There are two major factors that will shape NHL free agency when it officially begins on July 28.
The first takes place a week before the market opens for business: the Seattle Kraken expansion draft, in which every team not named the Vegas Golden Knights offers up a player to the NHL's 32nd team on July 21. In turn, the Kraken will open up salary cap space for many of those teams, and will open up even more as a landing spot for veteran players whose contracts teams want to shed -- sacrificing draft picks and prospects in order to do so.
"People are looking at Seattle as the Swiss bank. I don't think [GM] Ron Francis will totally be that, but he'll take some contracts on," one NHL agent told ESPN this week.
The other factor is the flat salary cap, which will be stuck at $81.5 million for the second straight season due to the COVID-19 pandemic's effect on revenue.
Some agents are optimistic that the cap will be on the rise after the 2021-22 season. One said the NHL could eclipse the $4.8 billion threshold for hockey-related revenue next season, which would allow the cap to increase by $1 million each season until the players' escrow balance is paid off. Another anticipated "one more cycle of this" before the cap starts growing again.
But for now, it's a flat cap, coming after a regular season in which teams lost considerable revenue playing in empty or nearly empty arenas.

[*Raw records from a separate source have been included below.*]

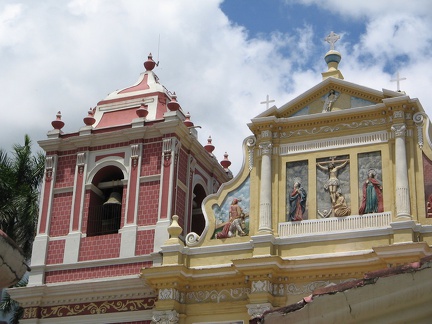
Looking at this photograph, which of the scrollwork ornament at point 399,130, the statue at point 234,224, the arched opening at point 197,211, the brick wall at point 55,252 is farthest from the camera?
the arched opening at point 197,211

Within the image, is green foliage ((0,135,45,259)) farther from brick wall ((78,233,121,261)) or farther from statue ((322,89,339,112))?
statue ((322,89,339,112))

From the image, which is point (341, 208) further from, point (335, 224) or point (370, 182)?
point (370, 182)

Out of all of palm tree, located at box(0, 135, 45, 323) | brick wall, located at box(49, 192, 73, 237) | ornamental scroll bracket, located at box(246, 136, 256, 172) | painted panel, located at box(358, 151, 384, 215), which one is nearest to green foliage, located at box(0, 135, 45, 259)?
palm tree, located at box(0, 135, 45, 323)

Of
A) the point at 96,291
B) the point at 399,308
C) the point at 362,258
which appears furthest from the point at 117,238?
the point at 399,308

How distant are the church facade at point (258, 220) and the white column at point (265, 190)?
26 mm

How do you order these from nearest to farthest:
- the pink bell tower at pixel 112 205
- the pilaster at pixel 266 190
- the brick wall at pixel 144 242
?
the pilaster at pixel 266 190 < the pink bell tower at pixel 112 205 < the brick wall at pixel 144 242

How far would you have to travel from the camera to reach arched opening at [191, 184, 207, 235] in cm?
2077

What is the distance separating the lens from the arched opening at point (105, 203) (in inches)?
756

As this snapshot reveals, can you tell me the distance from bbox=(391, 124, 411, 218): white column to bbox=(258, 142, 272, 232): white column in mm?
2655

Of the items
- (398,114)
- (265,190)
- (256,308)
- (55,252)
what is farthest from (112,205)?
(398,114)

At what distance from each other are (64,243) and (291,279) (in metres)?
5.66

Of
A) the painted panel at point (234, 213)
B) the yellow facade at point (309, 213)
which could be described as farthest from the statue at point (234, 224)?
the yellow facade at point (309, 213)

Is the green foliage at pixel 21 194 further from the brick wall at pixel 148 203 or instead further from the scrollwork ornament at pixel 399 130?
the scrollwork ornament at pixel 399 130

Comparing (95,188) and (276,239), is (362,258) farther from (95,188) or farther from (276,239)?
(95,188)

Some general managers we spoke with believe this free-agent market will look like last offseason's, with a lack of long-term deals and stagnant salaries for midlevel talents.
"I think it's going to be the same. I don't see how it changes. Teams still have cap issues. There's only so much money that can go around," said one NHL general manager.
Others believe there will be an uptick in activity.
"I feel it will be more active. Teams have had time to set up for the flat cap. Expansion concerns will be over by free agency," said another NHL general manager, who predicted the player pool could once again increase with teams walking away from players instead of giving them qualifying offers.
"It will be a busy free-agent period, due to expansion as well as the flat cap," said another GM. "There will be a group of players that will always get their money, but there will be a group of players that will have to be smart in regards to where they fit into the market, or they could get squeezed out with few options."
That's how the agents see it too. "The market is going to be tight. The players that you expect to get their money will get it, and everyone else will get squeezed," said one agent.
One other factor worth considering: the big names potentially available via trade, including Buffalo Sabres center Jack Eichel (with a contract that pays him $10 million in average annual value) and Columbus Blue Jackets defenseman Seth Jones ($5.4 million AAV). That's going to impact whom teams are seeking to sign, and how much they have leftover to do so.